Malines l’enrôla pour 235.498 euros. Preud’homme disputa son dernier match sous le maillot du Standard le 20 avril 1986, contre le RWDM : "J’avais attendu un geste du club que j’avais servi pendant neuf ans. Ce geste, le club ne l’a pas posé. Mes partenaires s’étaient cotisés pour m’offrir un seau à champagne. Jean-Marie Defourny m’avait invité au restaurant, mais à titre privé. Seuls les remerciements des supporters me mirent du baume au cœur. J’étais déçu de quitter Liège, déçu que le Standard m’ait préféré Bodart. Mais en débarquant à Malines, j’ai pris conscience que la Cité Ardente n’était pas le centre du monde. Comme tout Liégeois, je l’avais cru longtemps."
"Superstitieux, moi ?"
L’incroyable rituel d’un obsédé perfectionniste du détail.
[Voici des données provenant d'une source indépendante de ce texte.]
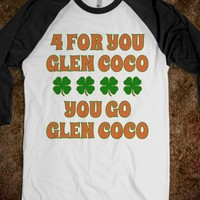 You Go Glen Coco Lucky CLover St Patricks Day T Shirt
L’avion qu doit emmener la délégation du KV Malines à Bergame, où l’équipe va disputer une demi-finale retour de Coupe d’Europe, fait vrombir ses moteurs. Preud’homme, qui déteste l’avion, affecte la décontraction.
Sous l’œil amusé de Clijsters, il a joué un petit tour à Pascal De Wilde. Soudain, ses sourcils se froncent : un intrus occupe sa place tacitement réservée, au deuxième rang à droite, près du couloir. Contrarié, déjà irrité, Preud’homme, d’un geste sec, intime à Geert Deferm l’ordre de décamper. Ce dernier refuse d’obtempérer. Un orage menace : Deferm a transgressé un rite.
Les joueurs, qui ont tous reconstitué la mosaïque habituelle des places, se gardent d’intervenir. Preud’homme cède : le visage fermé, il s’installe ailleurs et se mure dans un silence maussade.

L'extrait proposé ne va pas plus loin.